Fragmento seleccionado:

• • • •

Pólotsk, a orillas del río Dviná occidental, es la ciudad más antigua de Bielorrusia: aparece mencionada por primera vez en el año 862. Fue el centro del principado de Pólotsk, el primer gran Estado surgido en tierras bielorrusas y uno de los más importantes de toda la Rus medieval, que llegó a rivalizar con Kiev y Nóvgorod.
En el siglo XI, el príncipe Vseslav el Hechicero convirtió a Pólotsk en una potencia regional, y la ciudad levantó su catedral de Santa Sofía, una de las tres únicas catedrales de ese nombre de toda la Rus (junto a las de Kiev y Nóvgorod), en señal de su prestigio. Para la identidad nacional bielorrusa, Pólotsk es un lugar fundacional: aquí nació el Estado del que muchos hacen arrancar la historia del país.
Pólotsk no fue solo un centro de poder, sino también de cultura y de fe. En el siglo XII vivió allí Eufrosina de Pólotsk, princesa que se hizo monja, fundó monasterios y escuelas y se dedicó a copiar libros; es una de las figuras más veneradas de la historia religiosa bielorrusa y patrona del país. La célebre cruz de Eufrosina, obra maestra de la orfebrería medieval, se convirtió en un símbolo nacional (el original se perdió durante la Segunda Guerra Mundial).
De Pólotsk era también Francysk Skaryna, humanista y médico que en 1517 imprimió en Praga el primer libro en lengua eslava oriental, adelantándose décadas a la imprenta de Moscú. Skaryna es considerado el padre de la edición de libros en Europa oriental y una figura clave de la cultura bielorrusa. Que la ciudad más antigua del país sea a la vez la cuna de su primer Estado y de su primera imprenta la convierte en un lugar cargado de significado.
Vítebsk, sobre el mismo río Dviná occidental, es la segunda ciudad más antigua de Bielorrusia y otro de los grandes centros históricos del norte. Situada en un cruce de rutas comerciales, prosperó bajo el Gran Ducado de Lituania y la Mancomunidad polaco-lituana como ciudad mercantil, con derecho de autogobierno según el modelo de Magdeburgo.
Como tantas ciudades bielorrusas, Vítebsk sufrió enormemente en la Segunda Guerra Mundial: bajo ocupación nazi, su población judía -que era muy numerosa- fue exterminada, y buena parte de la ciudad quedó destruida. Reconstruida en la posguerra, hoy conserva una mezcla de arquitectura histórica restaurada y edificación soviética.

• • • •

Partes del ejercicio:
(1) Transcribe del texto sobre Pólotsk y Vítebsk el tramo que va desde "En el siglo XI, el" hasta "historia del país.", incluidas ambas partes.
(2) Según el texto sobre Pólotsk y Vítebsk, ¿en qué año imprimió Francysk Skaryna en Praga el primer libro en lengua eslava oriental?
(3) Prosigue el texto sobre Pólotsk y Vítebsk a partir de su última oración.

• • • •

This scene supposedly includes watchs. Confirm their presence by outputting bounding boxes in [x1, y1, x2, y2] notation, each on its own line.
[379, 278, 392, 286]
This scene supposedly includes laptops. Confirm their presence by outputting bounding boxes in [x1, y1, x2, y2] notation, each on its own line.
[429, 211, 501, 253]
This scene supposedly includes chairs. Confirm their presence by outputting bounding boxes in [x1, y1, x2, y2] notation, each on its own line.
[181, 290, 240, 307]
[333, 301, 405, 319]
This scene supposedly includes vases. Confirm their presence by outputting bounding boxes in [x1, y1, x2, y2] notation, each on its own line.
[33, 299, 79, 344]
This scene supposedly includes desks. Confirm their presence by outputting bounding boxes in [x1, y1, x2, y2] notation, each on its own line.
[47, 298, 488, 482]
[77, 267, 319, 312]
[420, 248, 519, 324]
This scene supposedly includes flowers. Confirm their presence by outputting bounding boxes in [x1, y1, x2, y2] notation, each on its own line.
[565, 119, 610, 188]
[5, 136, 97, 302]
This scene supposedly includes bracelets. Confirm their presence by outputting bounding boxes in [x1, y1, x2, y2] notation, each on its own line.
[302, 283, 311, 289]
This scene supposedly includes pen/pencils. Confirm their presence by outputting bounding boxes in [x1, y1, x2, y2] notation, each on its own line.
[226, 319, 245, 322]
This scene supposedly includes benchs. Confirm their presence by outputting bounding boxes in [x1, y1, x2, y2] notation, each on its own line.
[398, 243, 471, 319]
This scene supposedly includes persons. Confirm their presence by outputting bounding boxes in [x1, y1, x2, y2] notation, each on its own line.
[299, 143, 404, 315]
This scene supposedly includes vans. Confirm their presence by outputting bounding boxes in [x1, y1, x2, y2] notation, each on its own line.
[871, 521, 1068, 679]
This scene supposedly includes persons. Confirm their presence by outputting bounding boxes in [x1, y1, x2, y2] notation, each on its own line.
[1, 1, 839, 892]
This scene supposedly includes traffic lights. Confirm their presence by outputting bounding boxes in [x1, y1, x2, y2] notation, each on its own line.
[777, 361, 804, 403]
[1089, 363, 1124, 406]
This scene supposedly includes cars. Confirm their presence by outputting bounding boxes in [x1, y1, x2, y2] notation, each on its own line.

• • • •

Respuestas por tarea:
(1)
En el siglo XI, el príncipe Vseslav el Hechicero convirtió a Pólotsk en una potencia regional, y la ciudad levantó su catedral de Santa Sofía, una de las tres únicas catedrales de ese nombre de toda la Rus (junto a las de Kiev y Nóvgorod), en señal de su prestigio. Para la identidad nacional bielorrusa, Pólotsk es un lugar fundacional: aquí nació el Estado del que muchos hacen arrancar la historia del país.

(2) En 1517.

(3)
Vítebsk es, ante todo, la ciudad de Marc Chagall. El pintor nació en 1887 en una familia judía humilde del barrio de Vítebsk, y sus cielos poblados de figuras flotantes, violinistas y casas de madera están inspirados directamente en la ciudad de su infancia. Chagall es uno de los grandes nombres del arte del siglo XX, y su recuerdo está muy presente en la ciudad, con su casa natal convertida en museo.
Tras la Revolución rusa, Chagall volvió a Vítebsk y fundó allí una escuela de arte que atrajo a otras figuras de la vanguardia, como Kazimir Malévich, el creador del suprematismo. Durante unos años, esta ciudad provinciana fue un hervidero de experimentación artística de nivel mundial. Hoy Vítebsk mantiene esa vocación cultural y es sede del festival internacional Slavianski Bazar, uno de los mayores eventos musicales del país.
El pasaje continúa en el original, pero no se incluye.